Torresso is 13-18 in his fourth year as Niles West’s head coach and last year’s 6-4 team was the first winning season and playoff berth for the program since 2014. The Wolves were 2-31 in the four seasons before Torresso took over in the fall of 2021.
Yankees Game Goes on the Fritz
A hot-button intentional walk by New York Yankees pitcher Gerrit Cole on Saturday unintentionally brought Arlington grad Fritz Peterson out of the team’s record books and into the news.
Cole’s fourth-inning intentional walk of Boston’s Rafael Devers with no one on base was the earliest that had occurred in a game by a Yankees pitcher since 1970 when Peterson put the Washington Senators’ Frank Howard on with no one on base in the sixth inning, according to mlb.com reporter Bryan Hoch.
Cole’s move backfired as a 1-0 lead turned into a 7-1 loss. Ironically, the two-out intentional pass of Howard, one of the most feared sluggers in baseball history, on April 22, 1970 came back to bite Peterson as he scored the first run of the game on a single by Hank Allen, the brother of MLB star Dick Allen, according to Baseball Reference.

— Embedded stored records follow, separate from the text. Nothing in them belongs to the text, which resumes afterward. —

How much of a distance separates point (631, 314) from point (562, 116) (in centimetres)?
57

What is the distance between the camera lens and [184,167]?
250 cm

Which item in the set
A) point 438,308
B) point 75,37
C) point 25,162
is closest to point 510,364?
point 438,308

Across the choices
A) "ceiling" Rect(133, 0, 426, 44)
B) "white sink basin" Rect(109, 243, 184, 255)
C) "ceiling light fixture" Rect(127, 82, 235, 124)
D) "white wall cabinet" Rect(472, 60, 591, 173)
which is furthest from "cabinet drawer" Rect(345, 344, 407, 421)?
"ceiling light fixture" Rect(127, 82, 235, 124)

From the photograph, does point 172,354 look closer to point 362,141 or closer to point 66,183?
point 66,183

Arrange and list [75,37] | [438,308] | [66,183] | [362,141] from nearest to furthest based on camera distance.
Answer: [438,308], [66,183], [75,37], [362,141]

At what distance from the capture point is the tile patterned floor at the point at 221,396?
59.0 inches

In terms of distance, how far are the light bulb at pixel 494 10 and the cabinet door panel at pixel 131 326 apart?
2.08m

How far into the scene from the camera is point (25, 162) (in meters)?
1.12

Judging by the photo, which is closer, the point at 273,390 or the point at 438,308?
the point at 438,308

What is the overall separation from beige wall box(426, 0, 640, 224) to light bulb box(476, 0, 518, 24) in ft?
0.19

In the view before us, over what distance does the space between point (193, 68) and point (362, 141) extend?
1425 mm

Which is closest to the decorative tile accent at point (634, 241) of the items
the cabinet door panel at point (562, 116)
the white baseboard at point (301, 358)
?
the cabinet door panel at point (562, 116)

The Yankees lost the game 2-1 in 18 innings.
It turned out to be an All-Star season for both players. Peterson went 20-11 with a 2.90 ERA. The 6-foot-7, 255-pound Howard, nicknamed “The Capital Punisher,” led the American League with 44 homers, 126 RBI, 132 walks and 29 intentional passes.
Also ironic is Peterson, a member of the Northern Illinois University Hall of Fame who passed away last October, still ranks as one of the top control pitchers in Major League Baseball history. The left-hander’s 1.728 walks per 9 innings from 1966-76 with the Yankees, Cleveland and Texas ranks 45th all-time for pitchers with at least 1,000 career innings pitched and is 21st in modern baseball history (since 1901).
Millstone Steps Up with NCAA Women’s Hoop Champions
Sam Millstone, a Daily Herald All-Area point guard when Palatine won its first league title in 30 years in 2023, will be a manager for defending NCAA women’s basketball champion South Carolina. Millstone, a sophomore, was part of the “Highlighters” practice squad last season for head coach Dawn Staley.
We profiled Millstone and BG grad Sloan Kipley, who was at Iowa, in the Daily Herald last winter for their roles on the men’s practice squads that helped their women’s teams reach the NCAA championship game.